Between the thirtieth and the thirty-first subject, Rya said to Sam, “How do you feel?”
“How do
“I’m not the one who was shot.”
“You’ve been hurt too,” he said.
“All I feel is — grown up.”
“More than that.”
“And sad,” she said.
“And sad.”
“Because it’ll never be the same. Not ever.” Her lips trembled. She cleared her throat. “Now, how’s your leg?”
“About a yard long,” he said.
He pulled on her chin.
She pulled on his beard.
He managed to get a smile from her, and that was better medicine than Doc Troutman’s antibiotics.
The storm clouds had begun to break up two hours ago. Dawn brought welcome shafts of autumn sunlight.
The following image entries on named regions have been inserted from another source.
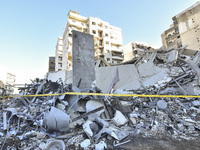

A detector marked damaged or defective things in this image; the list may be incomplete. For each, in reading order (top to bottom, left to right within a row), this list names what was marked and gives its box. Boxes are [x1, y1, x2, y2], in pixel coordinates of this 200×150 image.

standing damaged building [55, 9, 122, 71]
damaged facade [57, 10, 123, 71]
standing damaged building [162, 1, 200, 51]
damaged facade [162, 1, 200, 51]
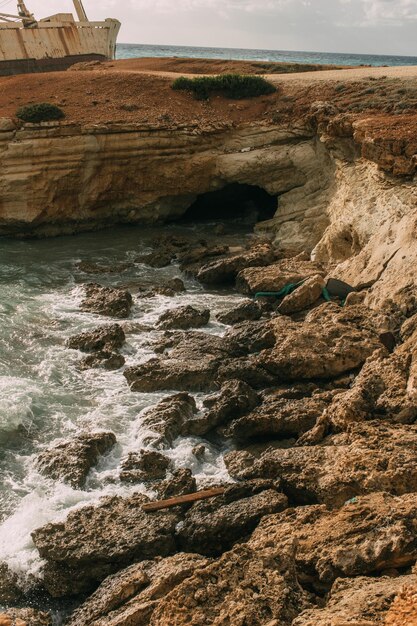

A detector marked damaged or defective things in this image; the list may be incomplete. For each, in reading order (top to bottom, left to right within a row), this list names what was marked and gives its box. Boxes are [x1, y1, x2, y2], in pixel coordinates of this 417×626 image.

rusted shipwreck hull [0, 1, 120, 75]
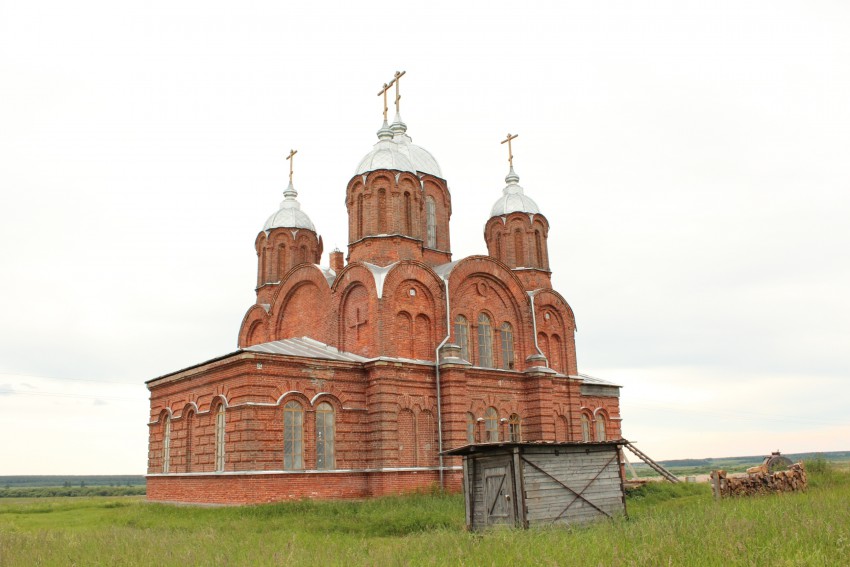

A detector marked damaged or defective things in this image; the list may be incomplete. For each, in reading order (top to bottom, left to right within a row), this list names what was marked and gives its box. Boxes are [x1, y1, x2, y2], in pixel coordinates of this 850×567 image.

rusted machinery [744, 452, 792, 474]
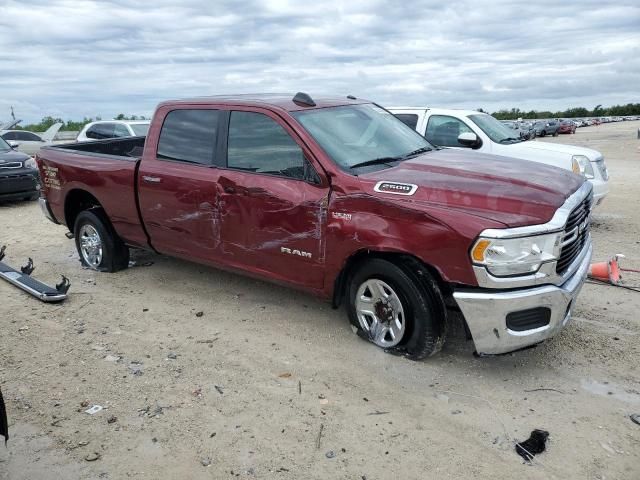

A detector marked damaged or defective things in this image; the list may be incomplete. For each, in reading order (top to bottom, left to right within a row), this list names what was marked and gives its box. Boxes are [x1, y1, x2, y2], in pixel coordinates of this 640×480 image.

damaged red truck door [37, 93, 592, 360]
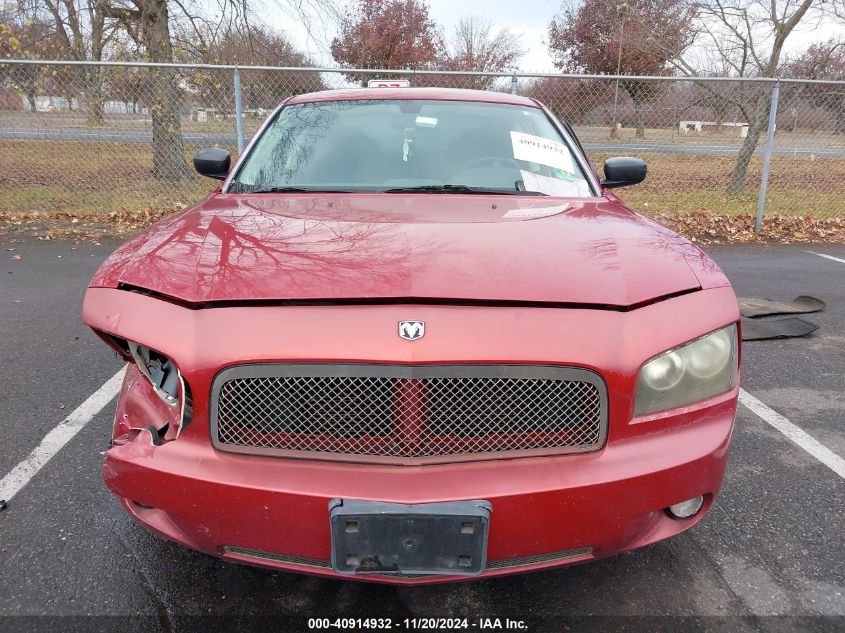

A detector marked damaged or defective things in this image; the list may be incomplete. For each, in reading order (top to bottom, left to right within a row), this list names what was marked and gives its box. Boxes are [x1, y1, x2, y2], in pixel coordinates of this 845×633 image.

broken headlight housing [632, 324, 740, 418]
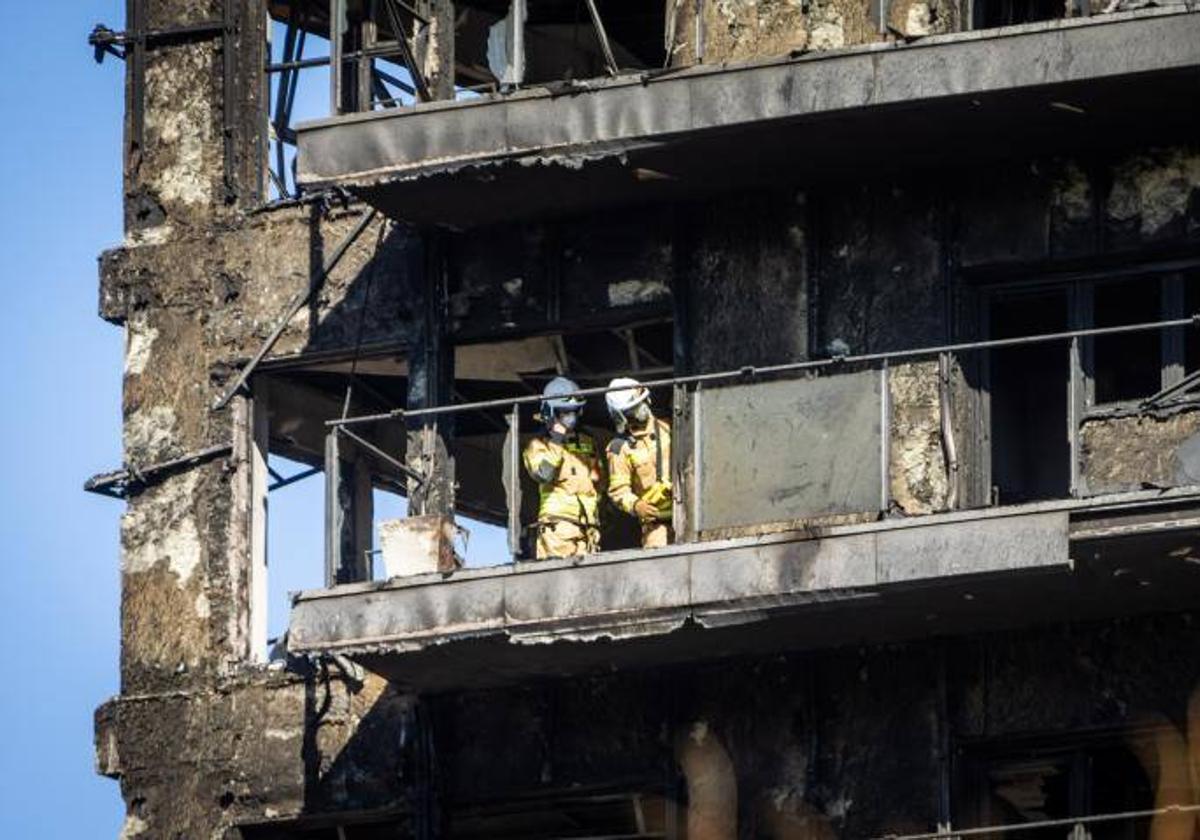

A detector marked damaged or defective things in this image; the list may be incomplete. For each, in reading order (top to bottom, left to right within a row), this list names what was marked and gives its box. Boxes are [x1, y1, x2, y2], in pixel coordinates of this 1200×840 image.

broken concrete edge [292, 5, 1200, 188]
burnt balcony floor [295, 8, 1200, 229]
burnt balcony floor [285, 489, 1200, 691]
broken concrete edge [288, 482, 1200, 607]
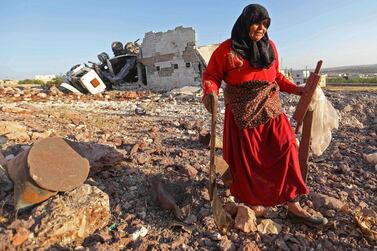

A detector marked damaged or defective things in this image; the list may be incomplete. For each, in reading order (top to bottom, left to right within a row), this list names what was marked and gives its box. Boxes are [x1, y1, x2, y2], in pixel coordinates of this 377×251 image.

overturned vehicle [61, 40, 141, 94]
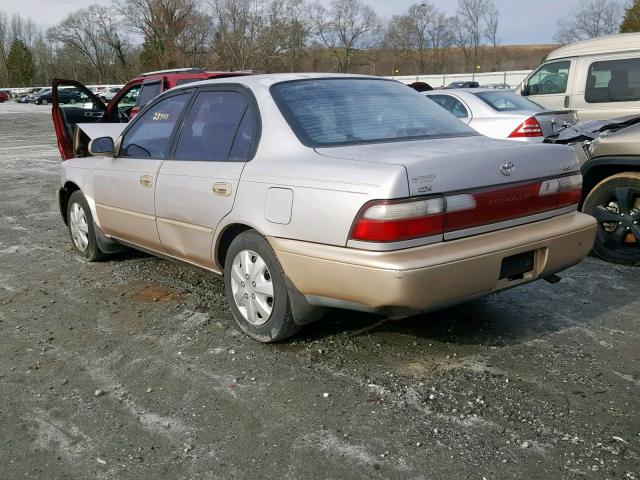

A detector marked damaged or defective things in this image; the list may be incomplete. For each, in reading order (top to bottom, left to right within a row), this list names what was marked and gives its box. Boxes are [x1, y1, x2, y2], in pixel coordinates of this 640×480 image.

damaged vehicle [52, 73, 596, 342]
damaged vehicle [544, 116, 640, 266]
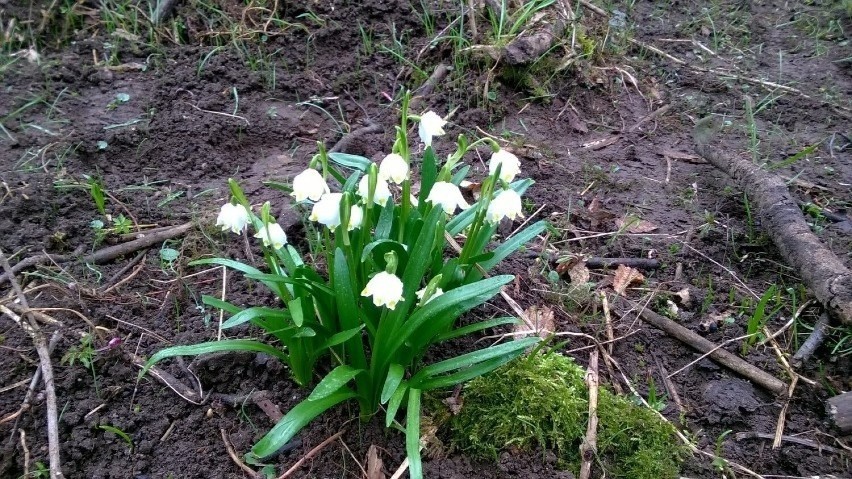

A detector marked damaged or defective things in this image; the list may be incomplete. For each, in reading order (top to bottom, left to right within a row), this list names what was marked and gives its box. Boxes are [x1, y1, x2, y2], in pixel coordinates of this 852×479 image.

broken stick [692, 118, 852, 326]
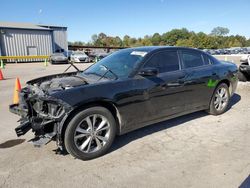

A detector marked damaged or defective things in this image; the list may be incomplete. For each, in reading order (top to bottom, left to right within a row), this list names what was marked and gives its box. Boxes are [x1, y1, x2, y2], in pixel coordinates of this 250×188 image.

In the dense pine forest, half a mile above Black River, three men lowered the remains of Dawson, and the bodies of Salsbury and Klinger into a common grave.
“All right,” Jenny told them. “Fill it in.”
With each shovelful of dirt that struck the corpses, she felt more alive.
After a refueling stop in Augusta, the hornetlike helicopter put down on the landing pad behind the Greenwich house at nine thirty in the morning.
“Get it gassed up and serviced for a trip back to Black. River this evening,” Paul said.
“Yes, sir,” Malcolm Spencer said.
“Then go home and get some sleep. Be back here by seven o’clock this evening. That should give us both time to rest. ”
“I can use it,” Spencer said.
Paul got out of the helicopter and stretched. He had showered and shaved and changed clothes before leaving Maine, but that had refreshed him only temporarily. He was stiff, sore, and tired deep in his bones.
He went to the rear door of the stone house and knocked.
A servant answered. She was a plump, pleasant-faced woman in her fifties. Her hair was tied back in a bun. Her hands were white with flour. “Yes, sir?”
“I am the key.”
“I am the lock.”
“Let me in.”
She stepped out of his way.
Inside, he said, “Where’s the computer?”
“The what, sir?” she asked.
“The computer. Dawson’s computer.”
“I haven’t any idea, sir.”
He nodded. “Okay. Forget about me. Go back to whatever you were doing.” He looked around the elaborately equipped kitchen. “Doing a bit of baking, I see. Go ahead with it. Forget that I was ever here.”
Humming to herself, she returned to the counter beside the oven.